TASK GOAL:
Work out how many lines in the entries below include the word "points", and give only that figure.

Saved data entries:
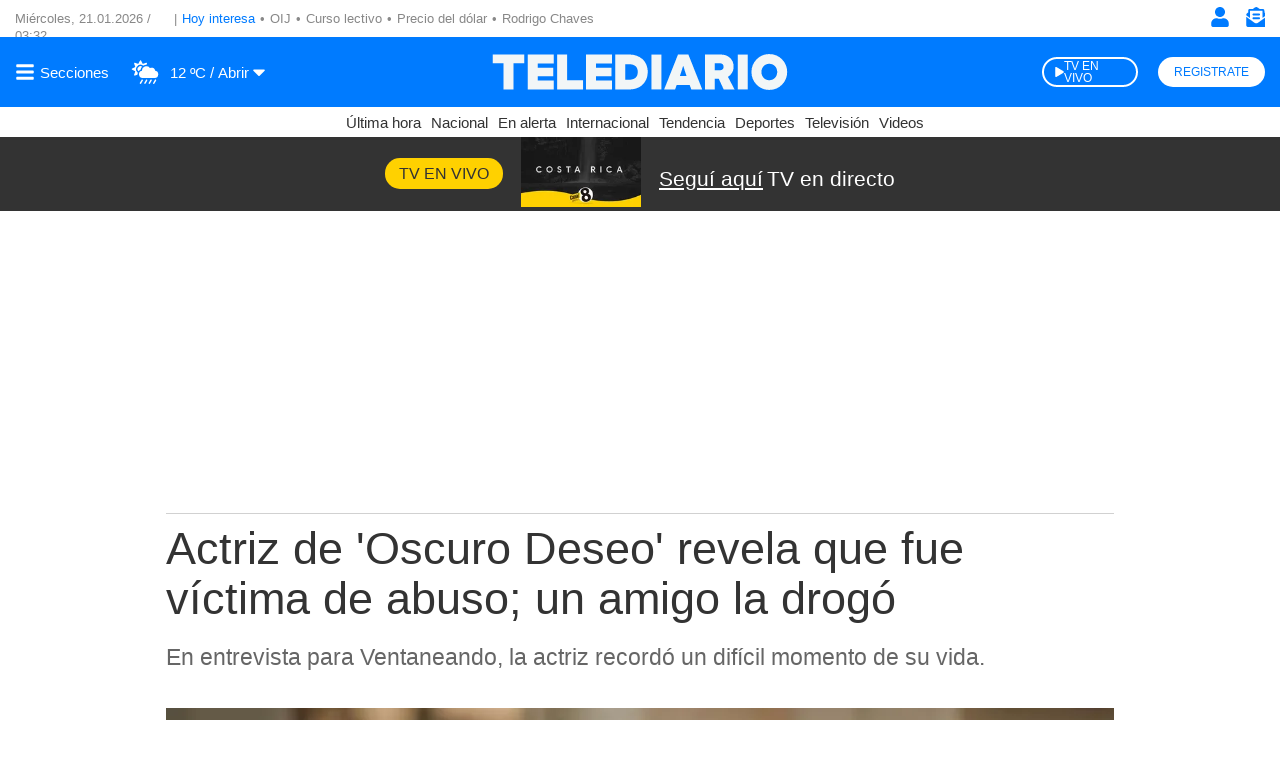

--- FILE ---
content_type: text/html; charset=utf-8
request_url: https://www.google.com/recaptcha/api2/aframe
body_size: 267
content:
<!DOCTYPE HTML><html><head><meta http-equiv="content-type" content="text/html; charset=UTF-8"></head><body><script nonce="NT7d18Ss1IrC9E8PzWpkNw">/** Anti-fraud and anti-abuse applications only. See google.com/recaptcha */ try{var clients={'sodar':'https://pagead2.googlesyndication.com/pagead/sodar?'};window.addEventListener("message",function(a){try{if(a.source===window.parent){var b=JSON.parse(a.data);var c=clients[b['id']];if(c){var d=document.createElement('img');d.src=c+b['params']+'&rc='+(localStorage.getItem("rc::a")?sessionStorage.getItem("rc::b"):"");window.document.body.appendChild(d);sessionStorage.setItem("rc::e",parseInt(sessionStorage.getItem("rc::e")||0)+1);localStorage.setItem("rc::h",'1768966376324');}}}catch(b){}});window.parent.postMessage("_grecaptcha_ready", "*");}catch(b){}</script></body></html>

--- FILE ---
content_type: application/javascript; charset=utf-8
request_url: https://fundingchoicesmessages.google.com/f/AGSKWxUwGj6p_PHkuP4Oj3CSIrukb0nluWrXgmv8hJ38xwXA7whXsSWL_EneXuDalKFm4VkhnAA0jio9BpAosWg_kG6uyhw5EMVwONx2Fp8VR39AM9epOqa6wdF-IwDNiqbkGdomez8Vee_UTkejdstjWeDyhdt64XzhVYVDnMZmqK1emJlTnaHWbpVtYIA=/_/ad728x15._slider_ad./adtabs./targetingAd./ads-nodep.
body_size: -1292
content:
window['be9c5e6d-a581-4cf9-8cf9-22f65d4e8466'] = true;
...
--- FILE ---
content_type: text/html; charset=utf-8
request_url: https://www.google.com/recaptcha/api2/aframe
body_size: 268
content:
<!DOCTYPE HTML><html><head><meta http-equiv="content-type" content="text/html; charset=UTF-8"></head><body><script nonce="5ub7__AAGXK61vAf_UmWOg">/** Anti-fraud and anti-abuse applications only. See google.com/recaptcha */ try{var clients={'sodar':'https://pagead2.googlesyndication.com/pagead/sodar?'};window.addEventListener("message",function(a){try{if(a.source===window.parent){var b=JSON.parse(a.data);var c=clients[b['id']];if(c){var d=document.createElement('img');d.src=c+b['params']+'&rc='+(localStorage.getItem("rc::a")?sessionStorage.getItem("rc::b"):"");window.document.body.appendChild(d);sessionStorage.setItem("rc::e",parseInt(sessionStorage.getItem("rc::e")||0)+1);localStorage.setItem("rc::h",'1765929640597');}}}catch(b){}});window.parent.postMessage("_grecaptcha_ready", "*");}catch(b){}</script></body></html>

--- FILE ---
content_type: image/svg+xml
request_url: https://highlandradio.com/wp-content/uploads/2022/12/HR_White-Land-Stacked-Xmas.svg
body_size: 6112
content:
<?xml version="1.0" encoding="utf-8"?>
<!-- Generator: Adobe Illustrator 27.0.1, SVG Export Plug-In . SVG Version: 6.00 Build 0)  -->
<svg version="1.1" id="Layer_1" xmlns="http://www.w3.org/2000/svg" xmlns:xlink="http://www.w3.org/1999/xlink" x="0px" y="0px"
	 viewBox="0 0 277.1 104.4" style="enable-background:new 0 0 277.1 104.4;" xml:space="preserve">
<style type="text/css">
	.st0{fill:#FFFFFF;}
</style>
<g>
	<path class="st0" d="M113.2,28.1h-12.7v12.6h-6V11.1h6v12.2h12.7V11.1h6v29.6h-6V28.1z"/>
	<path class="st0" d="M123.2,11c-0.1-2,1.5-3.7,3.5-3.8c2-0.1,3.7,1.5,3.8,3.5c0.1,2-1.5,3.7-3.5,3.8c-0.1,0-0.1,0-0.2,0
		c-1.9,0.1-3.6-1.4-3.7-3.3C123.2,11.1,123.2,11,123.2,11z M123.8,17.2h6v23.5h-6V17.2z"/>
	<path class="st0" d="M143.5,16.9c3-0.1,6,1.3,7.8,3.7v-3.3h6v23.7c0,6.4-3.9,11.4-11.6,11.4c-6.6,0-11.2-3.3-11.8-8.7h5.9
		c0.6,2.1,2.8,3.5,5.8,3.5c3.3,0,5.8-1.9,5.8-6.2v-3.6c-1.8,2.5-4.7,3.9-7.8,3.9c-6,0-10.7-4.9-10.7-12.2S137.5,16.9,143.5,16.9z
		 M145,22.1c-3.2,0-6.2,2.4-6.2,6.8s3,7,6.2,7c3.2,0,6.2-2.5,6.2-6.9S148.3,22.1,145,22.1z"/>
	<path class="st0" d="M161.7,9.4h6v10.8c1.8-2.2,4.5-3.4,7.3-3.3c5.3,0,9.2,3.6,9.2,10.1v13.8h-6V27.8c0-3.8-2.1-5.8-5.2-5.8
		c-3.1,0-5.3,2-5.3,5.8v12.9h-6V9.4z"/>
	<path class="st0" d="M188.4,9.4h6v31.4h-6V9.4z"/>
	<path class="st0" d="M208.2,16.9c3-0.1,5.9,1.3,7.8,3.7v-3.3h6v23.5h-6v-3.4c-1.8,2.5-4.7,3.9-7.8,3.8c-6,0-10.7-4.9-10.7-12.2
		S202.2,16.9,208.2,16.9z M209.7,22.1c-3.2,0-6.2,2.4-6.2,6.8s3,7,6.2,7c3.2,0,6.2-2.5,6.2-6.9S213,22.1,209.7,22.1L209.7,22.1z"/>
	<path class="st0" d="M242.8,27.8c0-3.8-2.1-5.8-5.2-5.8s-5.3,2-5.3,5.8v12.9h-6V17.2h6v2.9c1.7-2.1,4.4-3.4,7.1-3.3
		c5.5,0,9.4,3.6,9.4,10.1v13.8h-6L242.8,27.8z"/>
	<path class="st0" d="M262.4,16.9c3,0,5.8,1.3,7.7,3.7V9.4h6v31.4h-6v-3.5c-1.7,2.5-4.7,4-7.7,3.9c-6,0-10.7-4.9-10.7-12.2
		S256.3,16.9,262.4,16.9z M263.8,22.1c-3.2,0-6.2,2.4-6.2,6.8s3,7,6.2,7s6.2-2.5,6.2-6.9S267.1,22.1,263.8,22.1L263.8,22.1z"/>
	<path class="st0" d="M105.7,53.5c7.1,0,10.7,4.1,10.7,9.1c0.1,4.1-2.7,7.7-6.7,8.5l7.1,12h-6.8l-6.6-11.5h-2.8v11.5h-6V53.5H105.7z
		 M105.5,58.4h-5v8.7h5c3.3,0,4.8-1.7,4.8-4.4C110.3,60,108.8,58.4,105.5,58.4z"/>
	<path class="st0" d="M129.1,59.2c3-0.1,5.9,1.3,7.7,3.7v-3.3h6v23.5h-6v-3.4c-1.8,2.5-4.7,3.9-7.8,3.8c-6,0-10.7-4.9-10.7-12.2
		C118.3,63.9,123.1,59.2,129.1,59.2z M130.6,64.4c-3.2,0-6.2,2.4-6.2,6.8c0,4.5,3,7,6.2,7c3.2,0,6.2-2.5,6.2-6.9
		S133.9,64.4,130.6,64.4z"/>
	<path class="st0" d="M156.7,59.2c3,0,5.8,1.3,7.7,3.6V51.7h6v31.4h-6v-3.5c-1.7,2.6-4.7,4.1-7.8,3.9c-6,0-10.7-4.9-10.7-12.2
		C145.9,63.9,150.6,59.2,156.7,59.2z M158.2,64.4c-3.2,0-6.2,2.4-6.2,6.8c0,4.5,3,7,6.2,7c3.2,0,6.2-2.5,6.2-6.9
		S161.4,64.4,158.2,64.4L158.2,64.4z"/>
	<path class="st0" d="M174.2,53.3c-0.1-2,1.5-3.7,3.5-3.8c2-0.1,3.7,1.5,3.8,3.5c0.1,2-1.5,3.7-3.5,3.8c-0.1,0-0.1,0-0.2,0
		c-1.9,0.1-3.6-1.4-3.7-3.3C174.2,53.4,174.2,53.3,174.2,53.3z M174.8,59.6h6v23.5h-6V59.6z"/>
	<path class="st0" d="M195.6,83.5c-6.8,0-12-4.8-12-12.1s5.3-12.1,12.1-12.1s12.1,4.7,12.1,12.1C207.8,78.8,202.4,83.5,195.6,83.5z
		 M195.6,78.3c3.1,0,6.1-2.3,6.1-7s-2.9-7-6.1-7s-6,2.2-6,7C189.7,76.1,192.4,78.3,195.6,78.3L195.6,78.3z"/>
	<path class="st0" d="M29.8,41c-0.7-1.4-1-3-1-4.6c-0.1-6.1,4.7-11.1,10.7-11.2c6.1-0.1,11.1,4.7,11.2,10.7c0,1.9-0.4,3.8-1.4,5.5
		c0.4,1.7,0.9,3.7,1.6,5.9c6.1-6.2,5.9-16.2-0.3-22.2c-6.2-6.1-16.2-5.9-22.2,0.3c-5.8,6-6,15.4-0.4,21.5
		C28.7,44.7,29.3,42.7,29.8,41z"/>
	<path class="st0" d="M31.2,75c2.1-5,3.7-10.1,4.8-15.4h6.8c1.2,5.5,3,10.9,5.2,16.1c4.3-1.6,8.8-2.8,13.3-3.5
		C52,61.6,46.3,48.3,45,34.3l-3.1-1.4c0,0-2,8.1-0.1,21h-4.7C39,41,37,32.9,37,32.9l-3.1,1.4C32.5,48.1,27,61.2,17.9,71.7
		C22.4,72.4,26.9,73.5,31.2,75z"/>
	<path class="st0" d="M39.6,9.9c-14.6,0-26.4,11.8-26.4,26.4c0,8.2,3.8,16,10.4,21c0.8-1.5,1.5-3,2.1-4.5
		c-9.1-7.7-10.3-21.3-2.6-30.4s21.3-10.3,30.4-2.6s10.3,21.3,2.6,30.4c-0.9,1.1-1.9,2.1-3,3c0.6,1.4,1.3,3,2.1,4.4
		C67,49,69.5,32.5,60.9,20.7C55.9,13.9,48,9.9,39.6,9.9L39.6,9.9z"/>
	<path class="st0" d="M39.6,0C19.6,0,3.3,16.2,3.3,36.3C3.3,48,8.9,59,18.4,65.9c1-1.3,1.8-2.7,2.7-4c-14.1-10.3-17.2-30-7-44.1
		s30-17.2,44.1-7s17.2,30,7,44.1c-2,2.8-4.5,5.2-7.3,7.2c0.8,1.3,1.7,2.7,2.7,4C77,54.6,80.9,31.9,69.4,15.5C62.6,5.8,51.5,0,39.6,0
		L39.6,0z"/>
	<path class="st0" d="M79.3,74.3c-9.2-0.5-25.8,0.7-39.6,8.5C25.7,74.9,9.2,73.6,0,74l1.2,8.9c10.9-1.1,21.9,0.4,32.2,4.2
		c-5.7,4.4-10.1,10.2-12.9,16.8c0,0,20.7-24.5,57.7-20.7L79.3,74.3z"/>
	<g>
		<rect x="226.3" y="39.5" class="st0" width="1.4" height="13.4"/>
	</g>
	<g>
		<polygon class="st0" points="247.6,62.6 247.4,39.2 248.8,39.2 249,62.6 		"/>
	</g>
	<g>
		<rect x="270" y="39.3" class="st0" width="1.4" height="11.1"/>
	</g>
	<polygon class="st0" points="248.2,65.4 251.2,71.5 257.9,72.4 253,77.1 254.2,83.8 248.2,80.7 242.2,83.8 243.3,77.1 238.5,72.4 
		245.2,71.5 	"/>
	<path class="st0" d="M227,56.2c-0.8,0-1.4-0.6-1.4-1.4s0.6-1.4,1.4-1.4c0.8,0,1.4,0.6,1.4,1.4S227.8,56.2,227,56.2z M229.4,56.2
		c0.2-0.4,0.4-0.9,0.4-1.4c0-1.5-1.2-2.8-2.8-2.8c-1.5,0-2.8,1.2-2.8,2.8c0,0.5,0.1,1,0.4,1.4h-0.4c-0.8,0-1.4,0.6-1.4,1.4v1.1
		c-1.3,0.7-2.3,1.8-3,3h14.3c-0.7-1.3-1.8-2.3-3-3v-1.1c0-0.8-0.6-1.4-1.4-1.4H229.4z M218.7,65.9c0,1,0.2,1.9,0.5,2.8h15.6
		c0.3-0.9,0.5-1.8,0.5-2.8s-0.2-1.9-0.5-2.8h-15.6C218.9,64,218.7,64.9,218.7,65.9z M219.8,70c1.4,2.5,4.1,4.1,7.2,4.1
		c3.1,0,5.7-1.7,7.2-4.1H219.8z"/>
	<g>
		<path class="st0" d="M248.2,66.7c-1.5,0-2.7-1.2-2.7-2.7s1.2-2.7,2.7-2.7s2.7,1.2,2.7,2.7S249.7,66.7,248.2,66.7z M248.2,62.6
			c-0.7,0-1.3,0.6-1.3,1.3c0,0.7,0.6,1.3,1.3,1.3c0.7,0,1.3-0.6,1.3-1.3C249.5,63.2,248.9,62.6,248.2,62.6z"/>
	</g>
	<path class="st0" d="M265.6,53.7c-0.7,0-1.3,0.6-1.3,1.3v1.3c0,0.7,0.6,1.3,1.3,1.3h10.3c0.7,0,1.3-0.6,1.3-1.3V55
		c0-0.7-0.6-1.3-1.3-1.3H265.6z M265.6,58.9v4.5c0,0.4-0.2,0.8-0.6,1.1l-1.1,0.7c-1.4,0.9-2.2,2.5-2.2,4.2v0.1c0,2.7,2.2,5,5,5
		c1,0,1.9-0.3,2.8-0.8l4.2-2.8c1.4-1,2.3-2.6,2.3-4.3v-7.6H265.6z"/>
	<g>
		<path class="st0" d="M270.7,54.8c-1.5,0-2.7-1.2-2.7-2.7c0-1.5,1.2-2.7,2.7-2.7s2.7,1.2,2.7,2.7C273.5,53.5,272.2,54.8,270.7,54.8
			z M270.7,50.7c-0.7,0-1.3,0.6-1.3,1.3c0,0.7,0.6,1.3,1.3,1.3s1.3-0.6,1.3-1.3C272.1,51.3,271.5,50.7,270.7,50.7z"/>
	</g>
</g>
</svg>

EXPECTED ANSWER:
2